* The problem
All of the data must be printed exactly; please include every line.

=======

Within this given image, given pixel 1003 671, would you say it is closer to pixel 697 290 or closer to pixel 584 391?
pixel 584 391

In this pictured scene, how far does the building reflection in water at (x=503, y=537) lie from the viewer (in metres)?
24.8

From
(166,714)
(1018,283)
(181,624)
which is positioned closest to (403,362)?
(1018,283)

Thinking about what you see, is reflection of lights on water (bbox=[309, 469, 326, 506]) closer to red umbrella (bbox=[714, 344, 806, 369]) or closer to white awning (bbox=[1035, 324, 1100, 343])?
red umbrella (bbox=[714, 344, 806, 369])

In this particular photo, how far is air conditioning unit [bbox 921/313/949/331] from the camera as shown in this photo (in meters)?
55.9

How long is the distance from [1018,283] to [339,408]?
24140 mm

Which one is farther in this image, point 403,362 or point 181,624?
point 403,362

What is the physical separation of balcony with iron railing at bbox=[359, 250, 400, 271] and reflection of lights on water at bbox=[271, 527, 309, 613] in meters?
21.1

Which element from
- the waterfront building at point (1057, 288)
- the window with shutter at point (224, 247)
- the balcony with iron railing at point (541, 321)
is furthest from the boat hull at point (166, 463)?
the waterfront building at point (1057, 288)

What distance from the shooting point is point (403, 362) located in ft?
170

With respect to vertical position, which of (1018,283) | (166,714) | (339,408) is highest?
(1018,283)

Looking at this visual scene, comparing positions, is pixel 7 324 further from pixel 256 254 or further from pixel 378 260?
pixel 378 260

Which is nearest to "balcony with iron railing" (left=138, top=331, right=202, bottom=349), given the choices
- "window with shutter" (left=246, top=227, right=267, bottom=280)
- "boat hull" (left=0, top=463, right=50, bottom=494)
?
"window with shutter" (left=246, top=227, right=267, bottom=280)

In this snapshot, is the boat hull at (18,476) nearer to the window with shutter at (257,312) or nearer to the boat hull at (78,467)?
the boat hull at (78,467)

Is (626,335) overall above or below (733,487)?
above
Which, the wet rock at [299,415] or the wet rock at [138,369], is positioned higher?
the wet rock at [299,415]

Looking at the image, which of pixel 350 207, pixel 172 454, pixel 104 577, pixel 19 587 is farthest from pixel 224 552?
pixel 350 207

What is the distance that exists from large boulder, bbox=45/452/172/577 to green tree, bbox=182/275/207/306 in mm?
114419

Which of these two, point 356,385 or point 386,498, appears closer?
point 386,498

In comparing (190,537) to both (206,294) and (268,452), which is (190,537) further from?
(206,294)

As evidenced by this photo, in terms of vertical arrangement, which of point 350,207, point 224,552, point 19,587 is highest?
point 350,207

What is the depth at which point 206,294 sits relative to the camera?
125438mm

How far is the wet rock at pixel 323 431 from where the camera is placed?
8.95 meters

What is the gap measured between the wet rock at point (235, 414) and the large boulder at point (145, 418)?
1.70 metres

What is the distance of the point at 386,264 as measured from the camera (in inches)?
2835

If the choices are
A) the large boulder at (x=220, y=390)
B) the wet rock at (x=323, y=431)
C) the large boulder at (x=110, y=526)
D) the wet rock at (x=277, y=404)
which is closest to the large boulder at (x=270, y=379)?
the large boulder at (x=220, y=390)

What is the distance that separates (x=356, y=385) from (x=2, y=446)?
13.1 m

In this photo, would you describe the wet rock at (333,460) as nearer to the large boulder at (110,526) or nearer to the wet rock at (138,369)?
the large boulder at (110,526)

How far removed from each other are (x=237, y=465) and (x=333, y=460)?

=======

* Result for this exercise
Within this given image, given pixel 1003 671, would you say it is closer to pixel 697 290 or closer to pixel 584 391?
pixel 584 391

In this pictured scene, how far does the building reflection in water at (x=503, y=537) lie from the viewer (in metres)?
24.8

From
(166,714)
(1018,283)
(181,624)
which is positioned closest to (403,362)?
(1018,283)

Thinking about what you see, is reflection of lights on water (bbox=[309, 469, 326, 506]) closer to red umbrella (bbox=[714, 344, 806, 369]) or closer to white awning (bbox=[1035, 324, 1100, 343])?
red umbrella (bbox=[714, 344, 806, 369])

In this particular photo, how far is air conditioning unit [bbox 921/313/949/331] from the camera as shown in this photo (in meters)?
55.9

How long is the distance from [1018,283] to [339,408]?
24140 mm

Which one is farther in this image, point 403,362 or point 181,624?
point 403,362

What is the physical separation of balcony with iron railing at bbox=[359, 250, 400, 271] and reflection of lights on water at bbox=[271, 527, 309, 613] in meters?
21.1

Which element from
- the waterfront building at point (1057, 288)
- the window with shutter at point (224, 247)
- the balcony with iron railing at point (541, 321)
is furthest from the boat hull at point (166, 463)?
the waterfront building at point (1057, 288)

What distance from the shooting point is point (403, 362) located in ft?
170

With respect to vertical position, which of (1018,283) | (166,714) | (339,408) is highest?
(1018,283)

Looking at this visual scene, comparing positions, is pixel 7 324 further from pixel 256 254 or further from pixel 378 260?
pixel 378 260

Which is nearest to "balcony with iron railing" (left=138, top=331, right=202, bottom=349), given the choices
- "window with shutter" (left=246, top=227, right=267, bottom=280)
- "boat hull" (left=0, top=463, right=50, bottom=494)
?
"window with shutter" (left=246, top=227, right=267, bottom=280)

In this snapshot, is the boat hull at (18,476) nearer to the window with shutter at (257,312) or nearer to the boat hull at (78,467)?
the boat hull at (78,467)

Is (626,335) overall above or below (733,487)?
above
Which, the wet rock at [299,415] or the wet rock at [138,369], is positioned higher?
the wet rock at [299,415]

Looking at the image, which of pixel 350 207, pixel 172 454, pixel 104 577, pixel 19 587 is farthest from pixel 224 552?
pixel 350 207

What is the distance that exists from large boulder, bbox=45/452/172/577 to green tree, bbox=182/275/207/306 in mm?
114419

Which of these two, point 356,385 or point 386,498, appears closer?
point 386,498

In comparing (190,537) to both (206,294) and (268,452), which is (190,537) further from?
(206,294)

As evidenced by this photo, in terms of vertical arrangement, which of point 350,207, point 224,552, point 19,587 is highest?
point 350,207

What is the depth at which point 206,294 sits relative to the camera?
125438mm

How far is the wet rock at pixel 323 431 from where the camera is placed?
8.95 meters

What is the gap measured between the wet rock at point (235, 414) and the large boulder at point (145, 418)?
1.70 metres

What is the distance of the point at 386,264 as measured from the camera (in inches)?
2835

If the choices are
A) the large boulder at (x=220, y=390)
B) the wet rock at (x=323, y=431)
C) the large boulder at (x=110, y=526)
D) the wet rock at (x=277, y=404)
which is closest to the large boulder at (x=270, y=379)?
the large boulder at (x=220, y=390)

What is the distance that separates (x=356, y=385) from (x=2, y=446)?
13.1 m

In this photo, would you describe the wet rock at (333,460) as nearer to the large boulder at (110,526) or nearer to the wet rock at (138,369)?
the large boulder at (110,526)

How far removed from each other are (x=237, y=465) and (x=333, y=460)?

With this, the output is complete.